30 March 2007

U.S. troops stage exercise in Kosovo before Serbian elections, U.N. status proposal

Associated Press, Friday, January 19, 2007 11:45 AM

MOGILA, Serbia-Dozens of U.S. peacekeepers on Friday jumped from helicopters and scattered across cornfields in eastern Kosovo, in a show of force before weekend elections in Serbia and an expected U.N. proposal for the future of the disputed province.

The troops, part of 16,000-strong NATO-led peacekeeping force that has patrolled Kosovo since mid-1999, conducted a drill to test their readiness to react should violence arise in the ethnically divided province.

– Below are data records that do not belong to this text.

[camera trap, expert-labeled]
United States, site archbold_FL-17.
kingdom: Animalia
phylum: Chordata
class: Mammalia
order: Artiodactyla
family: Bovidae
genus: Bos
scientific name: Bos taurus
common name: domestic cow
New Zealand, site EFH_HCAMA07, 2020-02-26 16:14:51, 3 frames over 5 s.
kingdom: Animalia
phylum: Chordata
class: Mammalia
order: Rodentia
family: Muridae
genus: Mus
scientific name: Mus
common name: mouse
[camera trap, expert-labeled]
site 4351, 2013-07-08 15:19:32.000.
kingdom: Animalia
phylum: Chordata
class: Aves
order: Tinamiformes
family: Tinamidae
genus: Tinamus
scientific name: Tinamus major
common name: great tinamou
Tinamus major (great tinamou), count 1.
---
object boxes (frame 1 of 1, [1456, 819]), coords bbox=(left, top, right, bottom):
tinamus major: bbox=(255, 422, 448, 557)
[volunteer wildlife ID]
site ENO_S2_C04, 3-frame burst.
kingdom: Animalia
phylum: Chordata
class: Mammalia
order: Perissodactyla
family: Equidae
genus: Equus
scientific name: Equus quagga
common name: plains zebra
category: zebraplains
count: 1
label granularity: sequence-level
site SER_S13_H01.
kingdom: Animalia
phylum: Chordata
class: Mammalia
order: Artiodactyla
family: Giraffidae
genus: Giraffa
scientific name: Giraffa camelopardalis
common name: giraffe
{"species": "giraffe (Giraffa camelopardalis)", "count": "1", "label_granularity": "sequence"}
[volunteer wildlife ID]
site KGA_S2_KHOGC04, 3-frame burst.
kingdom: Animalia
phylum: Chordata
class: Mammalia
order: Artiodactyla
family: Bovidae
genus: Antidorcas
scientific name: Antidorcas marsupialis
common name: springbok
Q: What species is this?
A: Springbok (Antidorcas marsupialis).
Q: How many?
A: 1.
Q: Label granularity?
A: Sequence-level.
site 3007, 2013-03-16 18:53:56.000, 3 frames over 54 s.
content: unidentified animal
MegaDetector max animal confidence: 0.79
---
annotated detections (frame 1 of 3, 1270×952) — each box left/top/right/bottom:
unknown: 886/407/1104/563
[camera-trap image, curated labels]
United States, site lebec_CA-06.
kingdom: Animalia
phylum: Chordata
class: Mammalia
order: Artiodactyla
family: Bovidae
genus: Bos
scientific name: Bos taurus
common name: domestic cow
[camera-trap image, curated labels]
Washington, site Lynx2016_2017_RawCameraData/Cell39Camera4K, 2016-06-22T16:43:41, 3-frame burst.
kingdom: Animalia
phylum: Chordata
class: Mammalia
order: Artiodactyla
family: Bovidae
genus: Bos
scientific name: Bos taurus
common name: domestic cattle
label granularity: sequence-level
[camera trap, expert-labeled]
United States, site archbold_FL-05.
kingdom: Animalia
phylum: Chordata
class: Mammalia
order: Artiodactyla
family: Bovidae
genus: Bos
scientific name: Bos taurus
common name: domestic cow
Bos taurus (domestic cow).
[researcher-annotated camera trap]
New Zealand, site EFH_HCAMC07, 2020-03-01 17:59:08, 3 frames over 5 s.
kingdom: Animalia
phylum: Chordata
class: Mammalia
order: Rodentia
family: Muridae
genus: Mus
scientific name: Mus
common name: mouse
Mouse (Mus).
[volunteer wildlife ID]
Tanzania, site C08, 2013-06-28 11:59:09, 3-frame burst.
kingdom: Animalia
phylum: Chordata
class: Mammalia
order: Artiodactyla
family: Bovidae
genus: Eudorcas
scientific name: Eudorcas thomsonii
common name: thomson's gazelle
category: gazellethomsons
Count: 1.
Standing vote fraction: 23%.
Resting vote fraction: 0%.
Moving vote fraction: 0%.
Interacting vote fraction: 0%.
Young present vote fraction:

The display of force included Black Hawk and Apache helicopters hovering above the village of Mogila, inhabited by both ethnic Albanians and Serbs, communities at odds over what the future of Kosovo should hold.

The purpose of the exercise "is to evaluate and test our capability to rapidly move our forces" anywhere within U.S.-controlled area, Lt. Col. Lapthe Flora said.

Kosovo has been administered by a U.N. mission since mid-1999, following NATO's air war that halted Serb forces' crackdown on ethnic Albanian separatists.

The province's status has been a point of dispute between Kosovo's ethnic Albanians, who are seeking to secede, and Serbia, which offers broad autonomy but wants to keep the province within its borders.

With the two sides deeply divided, chief U.N. envoy Martti Ahtisaari, who facilitated yearlong talks on the issue, is set to present his recommendations following Sunday's parliamentary election in Serbia.

Diplomats say the province will likely get some form of independence, supervised by an international presence, while NATO is set to keep troops in Kosovo for several years.

There have been fears that Ahtisaari's report could spark renewed violence between the ethnic Albanian majority and the Serb minority.